This version (2020/10/20 09:13) is a draft.
Approvals: 0/1

Motivation
- Know how a HPC storage stack can be integrated into a supercomputer
- and gain some additional insights
- Know the hard- and software to harness its full potential

VSC2
- Procured in 2011
- Installed by MEGWARE
- 1314 Compute Nodes
  - 2 CPUs each (AMD Opteron 6132 HE, 2.2Ghz)
  - 32 GB RAM
  - 2x Gigabit Ethernet
  - 1x Infiniband QDR
- Login Nodes, Head Nodes, Hypervisors, etc…

File Systems on VSC2
- User Homes (/home/lvXXXXX)
- Global (/fhgfs)
- Scratch (/fhgfs/nodeName)
- TMP (/tmp)
Change Filesystem with ‘cd’
- cd /global # Go into Global
- cd ~ # Go into Home
Use your applications settings to set in/out directories
Pipe the output into your home with ‘./myApp.sh 2>&1 > ~/out.txt’

Home File Systems
- BeegFS (FhGFS) was very slow when it came to small file I/O
  - Leads to severe slowdown when compiling applications and/or
  - working with small files in general
- We do not recommend using small files. Use big files when possible, however users want to
  - Compile Programs
  - Do some testing
  - Write (small) Log Files
  - etc…

Global
- Parallell Filesystem (BeeGFS)
- Perfectly suited for large sequential transfers
TMP
- Uses the main memory (RAM) of the server. Up to 1/2 size of the whole memory.
- Users can access it like a file system but they get the speed of a byte-wise addressable storage
  - Random I/O is blindingly fast
  - But comes at the price of main memory
- If you are not sure how to map your file from GLOBAL/HOME into memory just copy it to TMP and you are ready to go

Small I/Os
- Random Access –> TMP
- Others –> HOME
Large I/Os
- Random Access –> TMP
- Sequential Access –> GLOBAL

VSC2 - Homes
- 6 File Servers for Home
  - 2 CPUs each (Intel Xeon E5620 @ 2.40 Ghz - Westmere)
  - 48 GB RAM
  - 1x Infiniband QDR
  - LSI Raid Controller
- Homes are Stored on RAID6 Volumes
  - 10+2 Disks per Array.

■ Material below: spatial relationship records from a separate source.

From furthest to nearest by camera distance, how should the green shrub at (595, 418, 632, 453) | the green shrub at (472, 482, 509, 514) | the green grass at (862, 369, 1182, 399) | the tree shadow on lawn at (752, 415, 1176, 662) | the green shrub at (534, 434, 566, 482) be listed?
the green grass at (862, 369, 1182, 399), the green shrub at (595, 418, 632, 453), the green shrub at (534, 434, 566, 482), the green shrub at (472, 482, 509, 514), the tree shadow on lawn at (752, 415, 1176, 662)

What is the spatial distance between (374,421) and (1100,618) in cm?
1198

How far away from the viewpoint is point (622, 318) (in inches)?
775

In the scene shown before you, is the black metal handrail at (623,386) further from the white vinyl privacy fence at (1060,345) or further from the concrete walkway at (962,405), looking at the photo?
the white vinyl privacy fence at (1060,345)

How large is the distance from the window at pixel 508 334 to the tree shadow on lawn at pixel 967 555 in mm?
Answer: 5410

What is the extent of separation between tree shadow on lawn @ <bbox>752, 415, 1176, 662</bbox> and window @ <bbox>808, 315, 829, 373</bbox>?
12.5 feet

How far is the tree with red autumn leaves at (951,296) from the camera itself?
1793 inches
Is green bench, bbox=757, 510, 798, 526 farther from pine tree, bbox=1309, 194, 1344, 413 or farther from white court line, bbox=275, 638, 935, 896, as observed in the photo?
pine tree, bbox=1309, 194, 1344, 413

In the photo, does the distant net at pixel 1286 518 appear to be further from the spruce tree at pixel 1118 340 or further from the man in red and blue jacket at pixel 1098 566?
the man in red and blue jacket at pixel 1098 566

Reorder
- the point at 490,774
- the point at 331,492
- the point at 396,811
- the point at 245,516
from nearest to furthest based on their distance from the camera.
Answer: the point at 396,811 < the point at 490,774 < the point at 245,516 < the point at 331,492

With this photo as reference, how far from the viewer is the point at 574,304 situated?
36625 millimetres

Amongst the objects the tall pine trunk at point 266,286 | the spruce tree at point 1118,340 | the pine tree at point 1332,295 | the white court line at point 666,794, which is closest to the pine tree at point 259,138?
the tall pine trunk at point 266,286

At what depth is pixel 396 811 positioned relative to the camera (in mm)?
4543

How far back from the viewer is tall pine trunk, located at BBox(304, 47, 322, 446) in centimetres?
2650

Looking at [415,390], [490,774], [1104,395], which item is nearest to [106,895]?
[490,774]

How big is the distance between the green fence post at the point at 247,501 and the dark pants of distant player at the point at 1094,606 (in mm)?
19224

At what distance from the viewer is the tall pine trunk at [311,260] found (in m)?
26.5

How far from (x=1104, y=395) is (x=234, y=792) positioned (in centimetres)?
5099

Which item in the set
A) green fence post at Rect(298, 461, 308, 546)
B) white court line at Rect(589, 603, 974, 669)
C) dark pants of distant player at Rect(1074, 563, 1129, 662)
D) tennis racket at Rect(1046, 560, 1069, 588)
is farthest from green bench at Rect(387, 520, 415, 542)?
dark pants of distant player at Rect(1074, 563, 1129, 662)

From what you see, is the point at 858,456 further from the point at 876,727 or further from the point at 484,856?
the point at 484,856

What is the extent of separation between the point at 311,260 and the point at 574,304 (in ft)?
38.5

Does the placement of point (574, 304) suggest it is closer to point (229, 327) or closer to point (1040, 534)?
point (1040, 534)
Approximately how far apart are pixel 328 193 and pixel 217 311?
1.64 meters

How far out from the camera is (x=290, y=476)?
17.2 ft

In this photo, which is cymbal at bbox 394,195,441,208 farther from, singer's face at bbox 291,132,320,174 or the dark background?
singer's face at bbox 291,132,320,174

Up to 3 Arrays per Server (Depends on usage)
  - Exported via NFS to the compute nodes (No RDMA)
- Each project resides on 1 server

VSC2 - Global
- 8 File Servers
  - 2 CPUs each (Intel Xeon E5620 @ 2.40 Ghz - Westmere)
  - 192 GB RAM
  - 1x Infiniband QDR
  - LSI Raid Controller
- OSTs consist of 24 Disks (22+1p+1Hot-Spare RAID5)
- One Metadata Target per Server
  - 4x Intel X25-E 64 GB SSDs
- Up to 6000 MB/s throughput
- ~ 160 TB capacity

VSC2 - Storage Summary

14 Servers
~ 400 spinning disks
~ 25 SSDs
2 Filesystems (Home+Global)
1 Temporary Filesystem

Procured in 2014
Installed by CLUSTERVISION
2020 Nodes
- 2 CPUs each (Intel Xeon E5-2650 v2 @ 2.60 Ghz)
- 64 GB RAM
- 2x Infiniband QDR (Dual-Rail)
- 2x Gigabit Ethernet
Login Nodes, Head Nodes, Hypervisors, Accelerator Nodes, etc…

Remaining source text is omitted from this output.